Several U.S. government agencies and area businesses that already allow telecommuting are using the inauguration as a test of their telework readiness during a disaster, Auten said. Auten hasn’t yet heard from organizations new to telecommuting about plans for Inauguration Day, but Telework Exchange is ready to assist those groups, she said.
Among the tools on Telework Exchange’s Web site is the Telework Gizmo, which assesses a worker’s ability to telecommute.
Jon Rochetti, author of the DC Traveler blog, wrote that crowds could cause several problems during Inauguration Day. It’s very likely that people using Washington’s Metro subway service will face several hour waits, and mobile phone networks may be overwhelmed, he wrote.
People riding chartered buses into Washington may face problems getting from remote parking spots to central Washington, and it’ll be tough to find a parking spot at any metro station, he predicted. And forget about getting a sit-down meal in the area of the National Mall, he added.
“Getting a meal on the Mall will require an act of Congress,” he wrote. “You should be able to find plenty of hot dog vendors around the Mall on inauguration day. But if you want to wait out the exit rush after the ceremony, at a restaurant anywhere near the Mall, expect a multi-hour wait.”

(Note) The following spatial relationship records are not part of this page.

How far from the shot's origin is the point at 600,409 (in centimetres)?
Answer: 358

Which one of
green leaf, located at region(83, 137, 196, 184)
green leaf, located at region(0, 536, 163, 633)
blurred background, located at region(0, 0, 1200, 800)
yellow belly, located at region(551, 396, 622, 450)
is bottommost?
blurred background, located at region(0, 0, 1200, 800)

Columnist Lyric Winik of The Daily Beast predicted Inauguration Day will be “miserable.”
Even the inaugural balls aren’t as glamourous as they may sound, Winik wrote. “The outdoor lines begin long before you even reach the building,” she wrote. “Four years ago, it snowed on the morning of the inauguration. The streets and sidewalks were icy and slushy. Men skidded in patent dress shoes, women tottered in four-inch Louboutins. Everyone shivered. And then waited outside, airport-style, to have their bags searched, cell phones tested, IDs checked, and then to pass through the metal detector gates.”
Even during normal work days, Washington is one of the worst U.S. cities for traffic jams, Auten said. “Sitting on Route 66 on an average, random Tuesday is quite painful enough,” she said. “I think people are really starting to get tired of this traffic.”